Compromiso ¿acto o palabra?

El cambio reactivo es una mera consecuencia ante hechos que suceden y el cambio proactivo, se adelanta a lo que hay por venir, responde a la existencia de un auténtico liderazgo, se prepara para dar respuesta ante las nuevas tendencias, por tanto, se anticipa respondiendo a los fenómenos que suceden.

Ante este escenario de movimiento y en esta era tecnológica, nos conviene entrenar la proactividad, esta competencia que permite anticiparnos y conducirnos en la dirección que queremos, buscando apoyarnos en estrategias y herramientas que nos permitan avanzar de manera ágil.

Una de las grandes estrategias que esta en juego es el valor del compromiso, ¿qué significa estar comprometidos?

“El compromiso es un acto, no una palabra”.
Jean Paul Sartre.

El compromiso, genera acción, cambio y, por tanto, aprendizaje. Es trascendente al ser humano e influye directamente en nuestras relaciones interpersonales y en la obtención de resultados. Si estamos comprometidos, nuestras decisiones sabrán cuál es el camino, sin embargo, antes nos ayudará distinguir la obligación del compromiso, como algo distinto. Para ello, primero identificar nuestros: “tengo que”, “debería hacer”, me gustaría, pero…”, y pensar en términos de: “quiero”, “voy a hacerlo”, “trazaré mi plan”.

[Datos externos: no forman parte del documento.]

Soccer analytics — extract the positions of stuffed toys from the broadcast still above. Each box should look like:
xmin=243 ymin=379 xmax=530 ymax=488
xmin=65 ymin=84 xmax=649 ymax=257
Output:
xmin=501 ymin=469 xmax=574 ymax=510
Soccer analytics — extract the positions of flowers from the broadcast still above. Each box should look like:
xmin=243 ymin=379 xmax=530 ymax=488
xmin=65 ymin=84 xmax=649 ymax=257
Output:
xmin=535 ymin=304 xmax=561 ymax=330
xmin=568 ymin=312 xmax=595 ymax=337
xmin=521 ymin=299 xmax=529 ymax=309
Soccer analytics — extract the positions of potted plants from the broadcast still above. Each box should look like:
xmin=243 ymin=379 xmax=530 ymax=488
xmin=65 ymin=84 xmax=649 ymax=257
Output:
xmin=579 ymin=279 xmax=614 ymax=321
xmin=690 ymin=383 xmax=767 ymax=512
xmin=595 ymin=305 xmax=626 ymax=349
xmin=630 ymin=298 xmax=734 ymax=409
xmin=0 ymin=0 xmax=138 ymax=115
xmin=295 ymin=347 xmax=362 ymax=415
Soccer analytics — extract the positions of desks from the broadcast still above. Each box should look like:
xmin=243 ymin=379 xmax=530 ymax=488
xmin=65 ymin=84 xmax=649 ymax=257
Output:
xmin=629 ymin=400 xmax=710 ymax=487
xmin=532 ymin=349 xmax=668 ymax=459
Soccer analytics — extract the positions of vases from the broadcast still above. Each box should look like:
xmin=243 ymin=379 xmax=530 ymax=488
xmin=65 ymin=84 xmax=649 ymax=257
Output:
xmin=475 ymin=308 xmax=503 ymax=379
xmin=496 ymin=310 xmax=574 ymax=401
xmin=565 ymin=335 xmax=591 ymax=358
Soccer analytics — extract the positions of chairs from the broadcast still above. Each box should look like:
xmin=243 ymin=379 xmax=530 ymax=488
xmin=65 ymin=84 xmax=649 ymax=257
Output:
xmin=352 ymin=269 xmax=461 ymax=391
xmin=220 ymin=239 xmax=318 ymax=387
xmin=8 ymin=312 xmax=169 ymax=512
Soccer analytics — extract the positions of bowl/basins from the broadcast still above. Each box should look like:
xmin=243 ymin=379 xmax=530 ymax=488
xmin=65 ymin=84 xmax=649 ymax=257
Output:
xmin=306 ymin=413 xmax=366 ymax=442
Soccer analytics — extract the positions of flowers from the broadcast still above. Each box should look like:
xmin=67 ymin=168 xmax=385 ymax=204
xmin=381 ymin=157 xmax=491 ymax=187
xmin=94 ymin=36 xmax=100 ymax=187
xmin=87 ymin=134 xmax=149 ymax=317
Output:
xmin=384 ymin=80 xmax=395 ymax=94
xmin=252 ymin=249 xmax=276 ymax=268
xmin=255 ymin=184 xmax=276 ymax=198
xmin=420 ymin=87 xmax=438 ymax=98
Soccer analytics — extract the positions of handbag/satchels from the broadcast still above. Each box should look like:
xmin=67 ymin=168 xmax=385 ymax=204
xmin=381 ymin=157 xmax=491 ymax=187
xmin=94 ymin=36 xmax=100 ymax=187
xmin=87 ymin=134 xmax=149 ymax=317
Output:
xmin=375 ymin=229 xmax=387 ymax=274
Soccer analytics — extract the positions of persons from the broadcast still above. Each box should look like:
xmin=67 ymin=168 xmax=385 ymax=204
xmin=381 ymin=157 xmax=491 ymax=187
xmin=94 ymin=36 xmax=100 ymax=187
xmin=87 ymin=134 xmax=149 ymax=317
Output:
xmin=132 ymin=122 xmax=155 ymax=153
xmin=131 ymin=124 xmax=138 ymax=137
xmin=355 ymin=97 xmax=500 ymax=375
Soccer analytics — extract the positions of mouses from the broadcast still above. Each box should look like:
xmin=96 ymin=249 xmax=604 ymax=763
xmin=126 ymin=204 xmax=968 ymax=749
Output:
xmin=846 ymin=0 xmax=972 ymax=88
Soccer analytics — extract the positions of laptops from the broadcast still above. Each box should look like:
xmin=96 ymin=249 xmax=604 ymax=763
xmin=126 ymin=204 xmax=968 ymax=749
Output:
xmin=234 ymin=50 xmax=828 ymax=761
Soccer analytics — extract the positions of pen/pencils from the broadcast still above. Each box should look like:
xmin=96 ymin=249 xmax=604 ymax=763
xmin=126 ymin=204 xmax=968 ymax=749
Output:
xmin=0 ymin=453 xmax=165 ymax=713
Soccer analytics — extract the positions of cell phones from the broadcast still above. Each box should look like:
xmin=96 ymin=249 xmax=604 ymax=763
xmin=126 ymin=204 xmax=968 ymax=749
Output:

El compromiso es una palanca de cambio, porque desaparece la excusa o justificación de no llevar a cabo nuestros objetivos y deja de tener sentido lo obligado, la imposición o exigencia moral que rige la voluntad.

En ciertos aspectos de la vida estamos más comprometidos, dónde ponemos nuestro foco o atención, ¿estoy más comprometido con mi trabajo? ¿con mi familia? ¿mi aprendizaje? ¿mis amistades? ¿mi salud? ¿mi espiritualidad? ¿mi pareja? o ¿mi comunidad?, en ¿mi ocio?,¿mi desarrollo? ¿qué tiempo dedico a mi cuidado?¿al cuidado de los demás?.

“El hombre está condenado a ser libre; porque una vez arrojado al mundo, él es responsable de todo lo que hace”.
Jean Paul Sartre

El compromiso supone siempre una elección en las decisiones que tomo en mi día a día y saber a lo que renuncio. Es cuestión de reconocer prioridades, saber mi objetivo y medir mi grado de compromiso en cada una de las acciones que realizo para conseguirlo. El nivel de compromiso se expresa en la manera de hacer, de liderar nuestra vida y liderar a los demás.

“Los valores no son más que palabras, pero resultan muy poderosos cuando se trasladan a la acción real”
Simon L.Dolan

Existen algunas conductas que favorecen el compromiso, os anoto 8 patrones de comportamiento:

  1. Visualizar el futuro con objetivo SMART definido
  2. Clarificar el vínculo para integración y pertenencia
  3. Elevar la autoconfianza y la confianza en los demás
  4. Valorar las tareas realizadas, construir feedback positivo
  5. Aprender de los errores y reorientar
  6. Promover el aprendizaje continuo
  7. Tener una actitud favorable que entusiasme
  8. Tomar las riendas de nuestra vida y ser responsable

En nuestra vida o en el trabajo, después de las diferentes intervenciones en equipos de trabajo, sabemos que la persona que lidera, lo hace conduciendo a las personas desde la confianza y usando 3 estrategias que permiten a las personas avanzar, generar compromiso colectivo y vivir con mayor energía.

Bien así que el compromiso no es algo que nos encasilla a una manera de ser, no es cerrado puede ser renegociado o incluso llegar a romperse. Tenemos la libertad de escoger que hacer en cada momento, sin embargo, si continuamente, rompemos o renegociamos nuestros compromisos, podemos perder o puede haber fugas de confianza, dar saltos continuos, cambios de posición o perder el foco no nos llevaran a alcanzar nuestro reto. Si sabemos que no podemos llegar a cumplir lo acordado o llegamos a cumplir sabiendo que ello nos puede traer mayores complicaciones, entonces el compromiso, se vuelve rígido, se convierte en una obligación adquirida. ¿Qué ha ocurrido en el camino? ¿hemos perdido el rumbo?, ¿ha cambiado el objetivo?, ¿estamos en nuestras prioridades o son las de otro?, ¿han cambiado las circunstancias?, quizás se sea necesario parar, hacer un alto en el camino y tomar la dirección que nos conduce hacia nuestro destino o redefinir el rumbo.

Muchas gracias y siempre un placer seguir contigo, deseo que esta reflexión te sea inspiradora.